We can map the finite subsets of the power set of $\mathbb N$ to the infinite subsets like this.
$ \{1\} \to \{1, x_{(1,1)},x_{(1,2)},x_{(1,3)}, \dots\}$
where $x_{(n,n)}$ represents a random number, where each number is greater than the number on it's left side.
Then the next sets on our list would be...
$ \{2\} \to \{2, x_{(2,1)},x_{(2,2)},x_{(2,3)}, \dots\}$
$ \{1,2\} \to \{1,2, x_{(3,1)},x_{(3,2)},x_{(3,3)}, \dots\}$
$ \{3\} \to \{3, x_{(4,1)},x_{(4,2)},x_{(4,3)}, \dots\}$
$ \{1,3\} \to \{1,3, x_{(5,1)},x_{(5,2)},x_{(5,3)}, \dots\}$
$ \{2,3\} \to \{2,3, x_{(6,1)},x_{(6,2)},x_{(6,3)}, \dots\}$
$ \{1,2,3\} \to \{1,2,3, x_{(7,1)},x_{(7,2)},x_{(7,3)}, \dots\}$
$ \{4\} \to \{4, x_{(8,1)},x_{(8,2)},x_{(8,3)}, \dots\}$
And so on forever.
It is then easy to imagine that all the finite subsets of our power set will be on the list, but will there be any infinite subsets that can't be on our list?
According to Cantor, we can diagonalize the list of infinite sets and get a set that can't be on our list.
If $1$ is in the first infinite set, then $1$ will not be in our impossible set.
If $2$ is in the second infinite set, then $2$ will not be in our impossible set.
If $3$ is in the third infinite set, then $3$ will not be in our impossible set.
And so on forever.
As an example, we can say that our impossible diagonal set will be...
$\{3,7,13,16,49,51,\dots\}$
Then, our list of infinite sets will contain a set that begins with the number 3, since our finite set $\{3\}$ is mapped to an infinite set that begins with 3.
Also, our list of infinite sets will contain a set that begins with the numbers 3,7 since our finite set $\{3,7\}$ is mapped to an infinite set that begins with 3,7.
Also, our list of infinite sets will contain a set that begins with the numbers 3,7,13 since our finite set $\{3,7,13\}$ is mapped to an infinite set that begins with 3,7,13.
Also, our list of infinite sets will contain a set that begins with the numbers 3,7,13,16 since our finite set $\{3,7,13,16\}$ is mapped to an infinite set that begins with 3,7,13,16.
And so on forever.
Then, if our impossible set is not in the list, it must contain a number that is greater than any number that appears in the finite sets.

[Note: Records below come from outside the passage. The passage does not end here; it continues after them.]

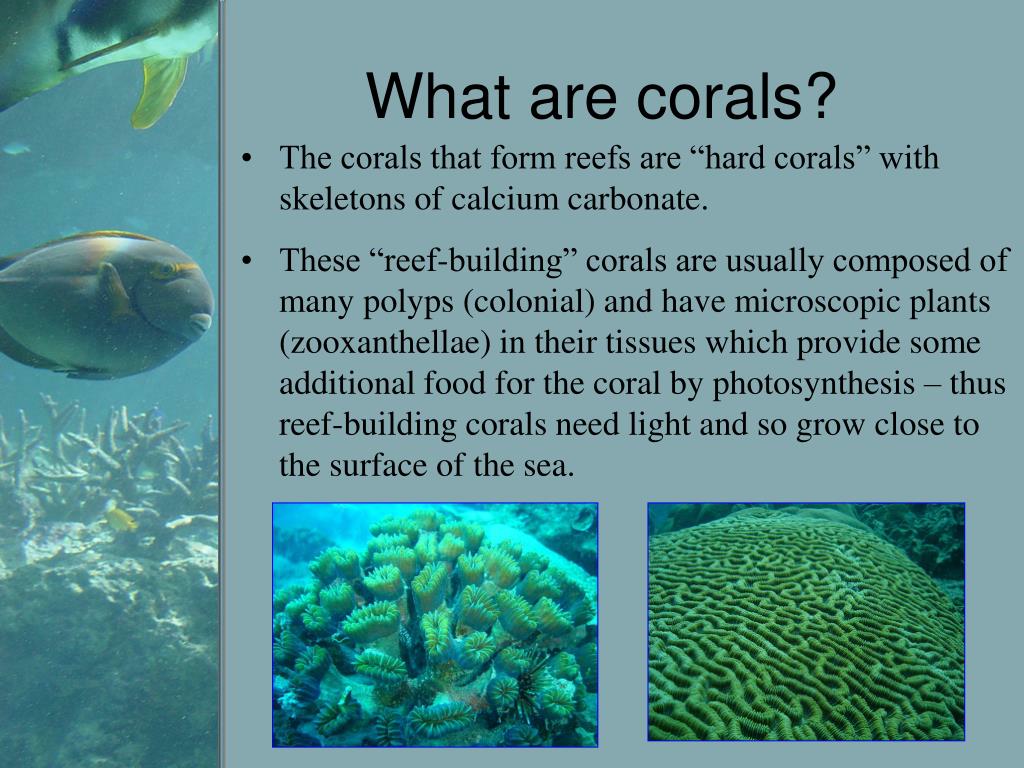 What are corals?

• The corals that form reefs are “hard corals” with skeletons of calcium carbonate.

• These “reef-building” corals are usually composed of many polyps (colonial) and have microscopic plants (zooxanthellae) in their tissues which provide some additional food for the coral by photosynthesis – thus reef-building corals need light and so grow close to the surface of the sea.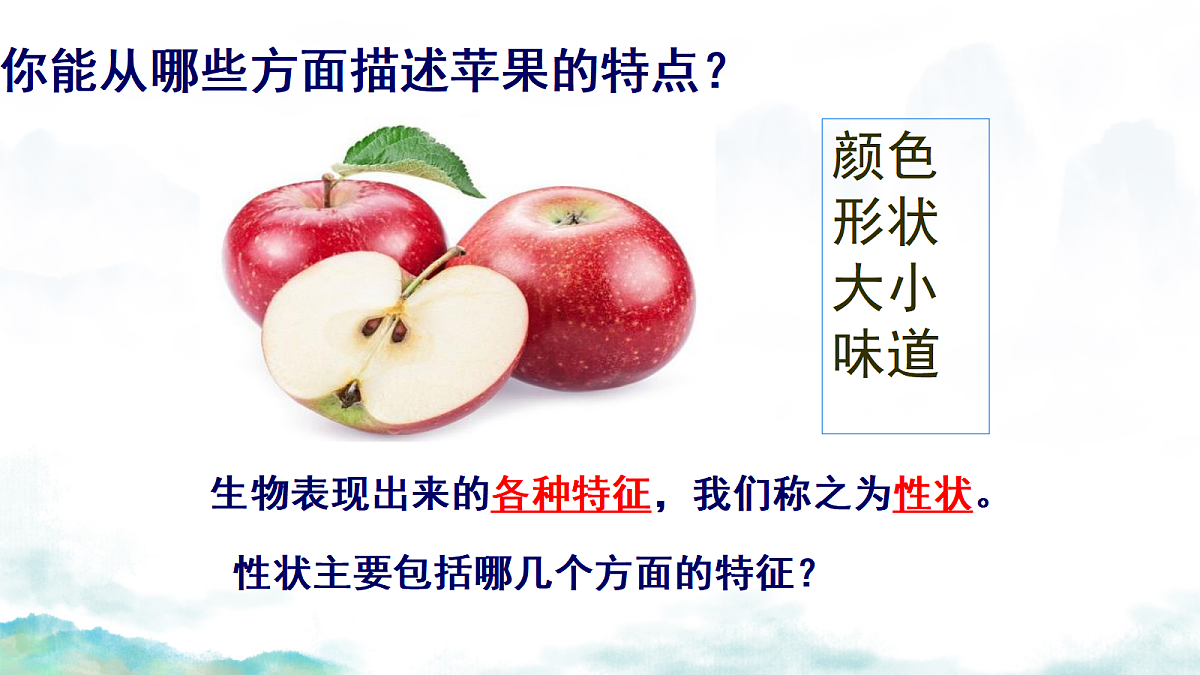 你能从哪些方面描述苹果的特点？

颜色
形状
大小
味道

生物表现出来的各种特征，我们称之为性状。

性状主要包括哪几个方面的特征？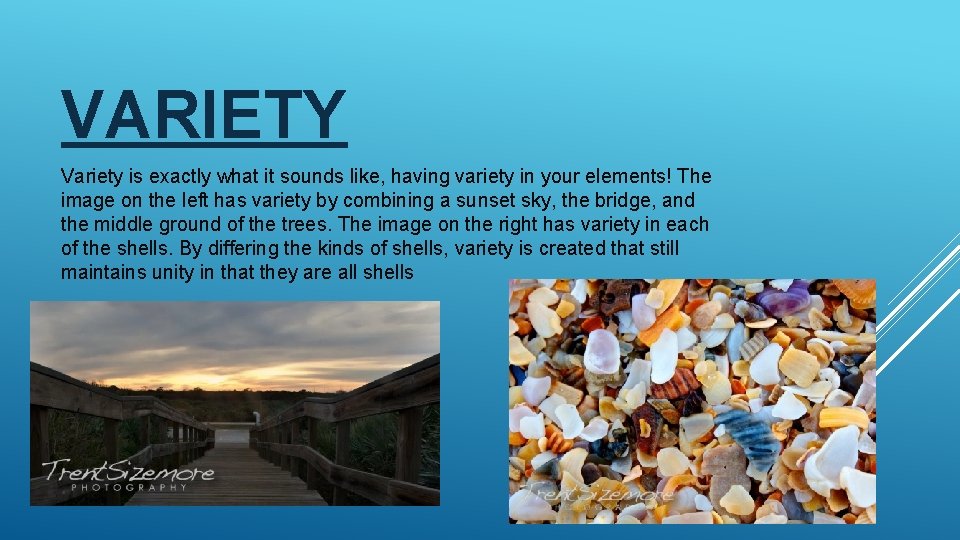 VARIETY

Variety is exactly what it sounds like, having variety in your elements! The image on the left has variety by combining a sunset sky, the bridge, and the middle ground of the trees. The image on the right has variety in each of the shells. By differing the kinds of shells, variety is created that still maintains unity in that they are all shells

TrentSizemore
PHOTOGRAPHY

TrentSizemore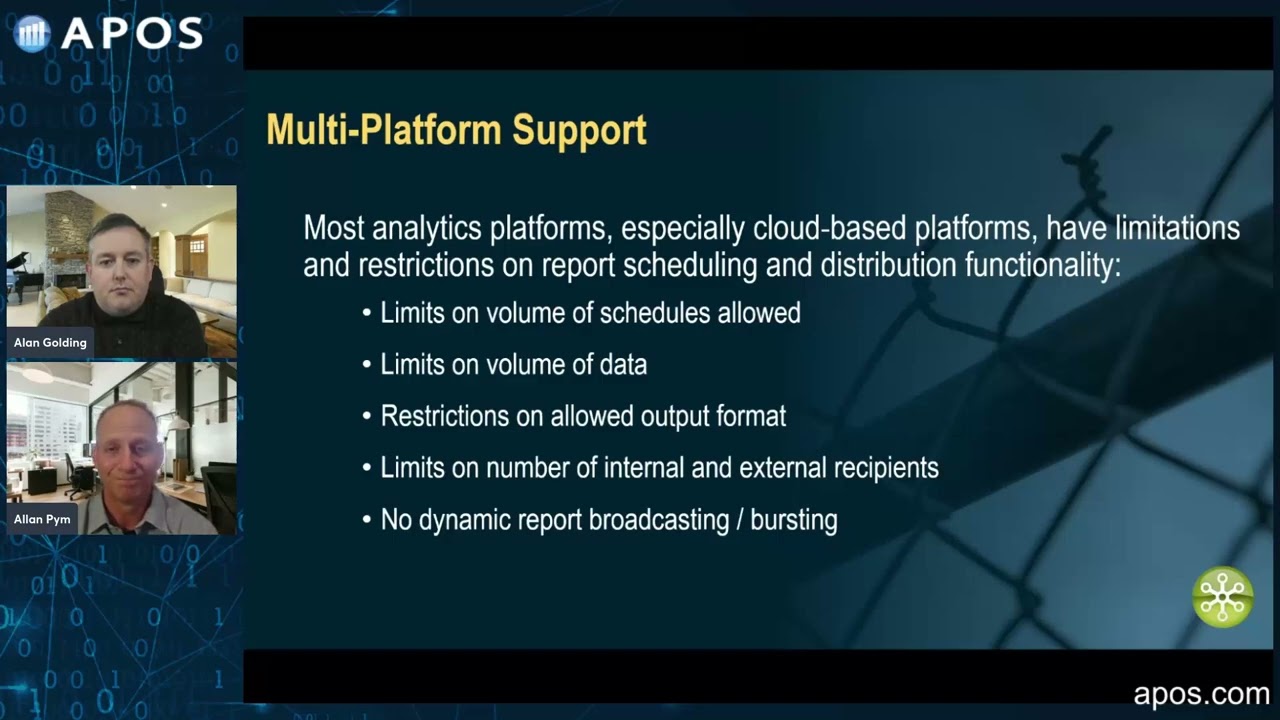 APOS

Alan Golding

Allan Pym

Multi-Platform Support

Most analytics platforms, especially cloud-based platforms, have limitations and restrictions on report scheduling and distribution functionality:

• Limits on volume of schedules allowed

• Limits on volume of data

• Restrictions on allowed output format

• Limits on number of internal and external recipients

• No dynamic report broadcasting / bursting

apos.com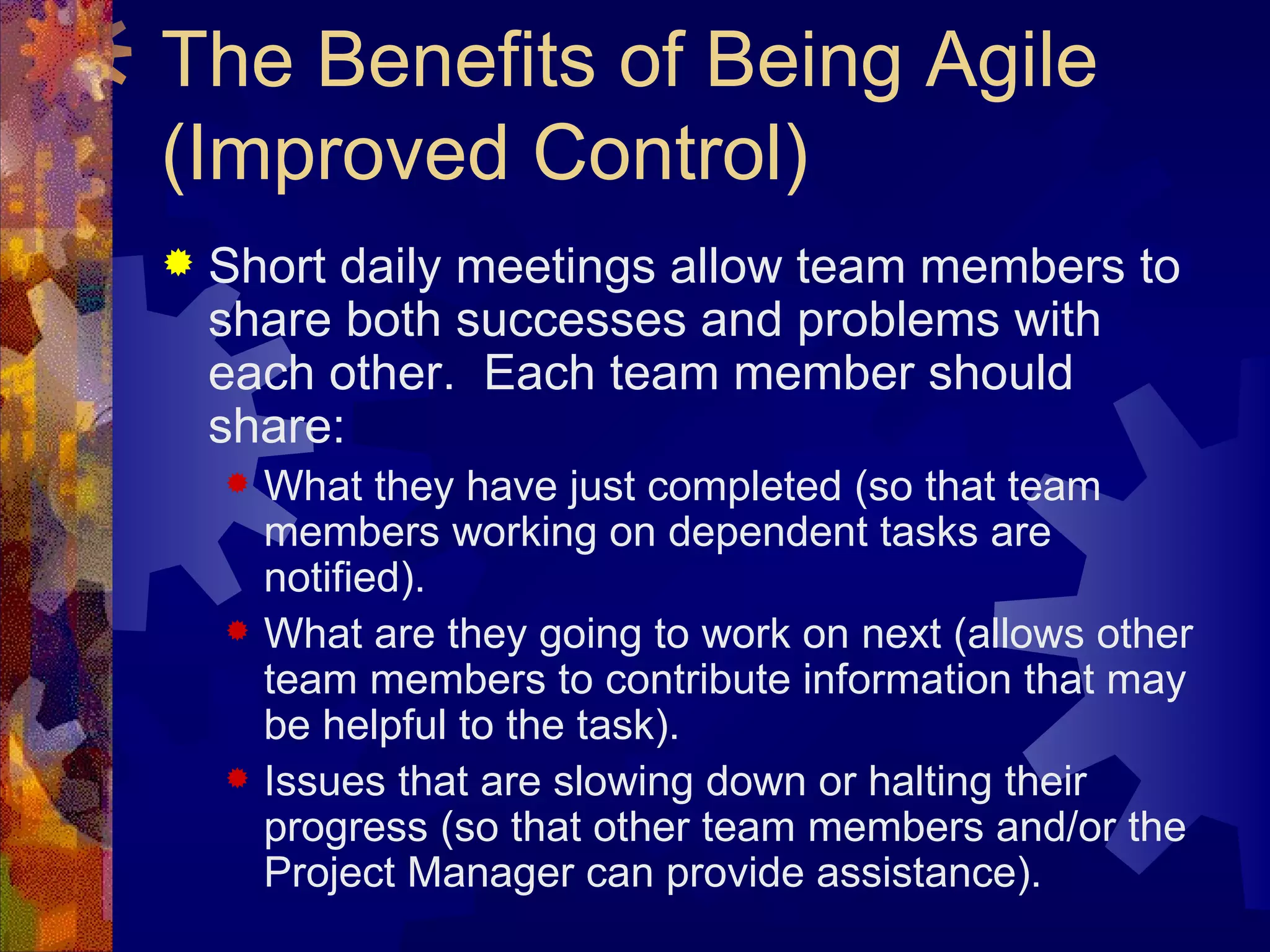 The Benefits of Being Agile (Improved Control)

Short daily meetings allow team members to share both successes and problems with each other.  Each team member should share:

What they have just completed (so that team members working on dependent tasks are notified).

What are they going to work on next (allows other team members to contribute information that may be helpful to the task).

Issues that are slowing down or halting their progress (so that other team members and/or the Project Manager can provide assistance).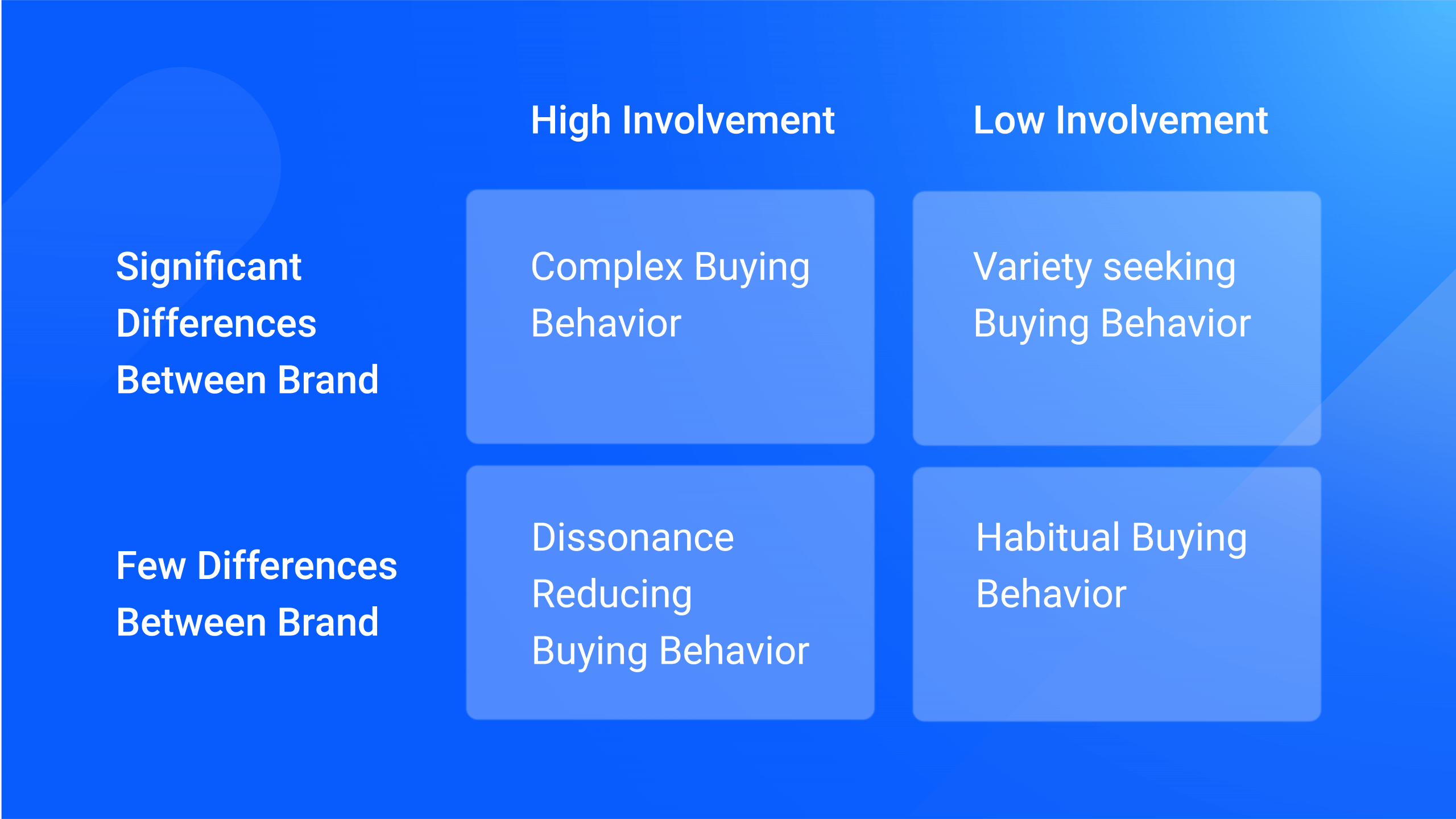 |  | High Involvement | Low Involvement |
|---|---|---|
| Significant Differences Between Brand | Complex Buying Behavior | Variety seeking Buying Behavior |
| Few Differences Between Brand | Dissonance Reducing Buying Behavior | Habitual Buying Behavior |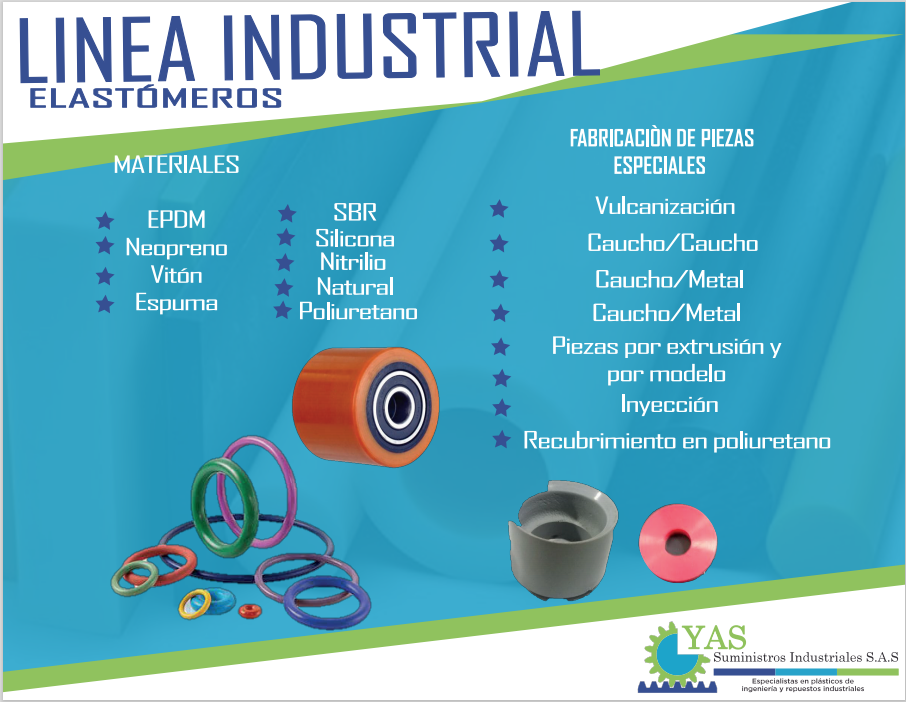 LINEA INDUSTRIAL
ELASTÓMEROS

MATERIALES

EPDM
Neopreno
Vitón
Espuma

SBR
Silicona
Nitrilio
Natural
Poliuretano

FABRICACIÒN DE PIEZAS ESPECIALES

Vulcanización
Caucho/Caucho
Caucho/Metal
Caucho/Metal
Piezas por extrusión y por modelo
Inyección
Recubrimiento en poliuretano

YAS
Suministros Industriales S.A.S
Especialistas en plásticos de ingeniería y repuestos industriales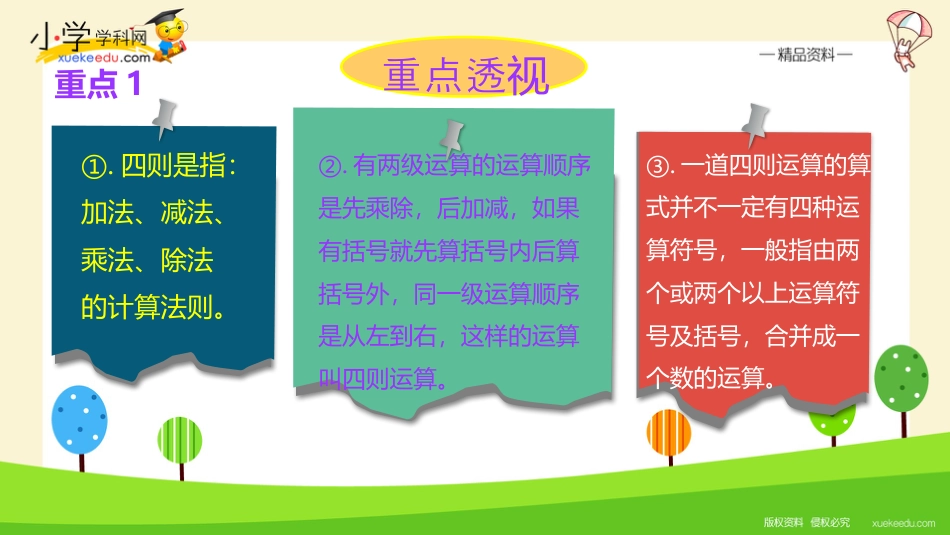 小学学科网
xuekeedu.com

—精品资料—

重点 1

重点透视

①. 四则是指：加法、减法、乘法、除法的计算法则。

②. 有两级运算的运算顺序是先乘除，后加减，如果有括号就先算括号内后算括号外，同一级运算顺序是从左到右，这样的运算叫四则运算。

③. 一道四则运算的算式并不一定有四种运算符号，一般指由两个或两个以上运算符号及括号，合并成一个数的运算。

版权资料 侵权必究 xuekeedu.com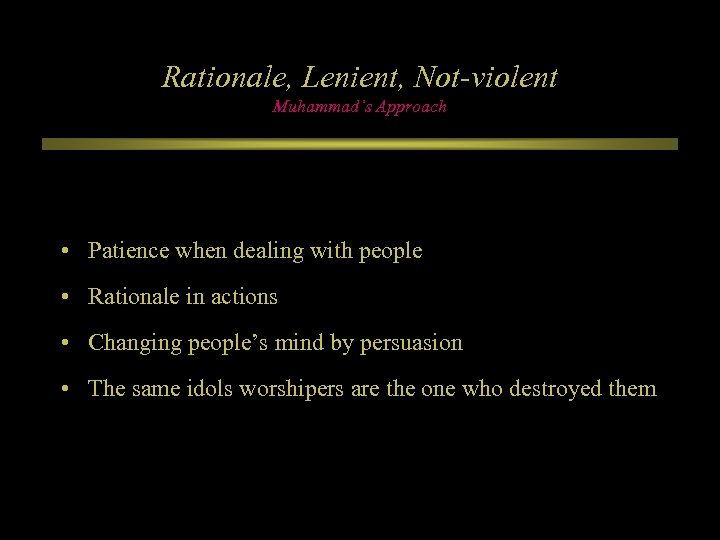 Rationale, Lenient, Not-violent
Muhammad's Approach

• Patience when dealing with people
• Rationale in actions
• Changing people's mind by persuasion
• The same idols worshipers are the one who destroyed them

And this is impossible.
Is this diagonal set in the list or not?
The cardinality of the infinite subsets may still be greater than the finite subsets, but is diagonalization sufficient to prove it?
There's no basis for this conclusion in your arguments. You've shown that for each $n$, your list contains a set that has the same least $n$ elements as the missing set. That doesn't mean that the missing set is identical with any of these sets, or that it needs to contain any particular numbers in order to keep differing from these sets in each step.
As an example, consider that the set $\mathbb N$ itself may be missing in your list, and convince yourself that none of the sets on your list need be $\mathbb N$, despite the fact that the list contains sets with all finite prefixes of $\mathbb N$.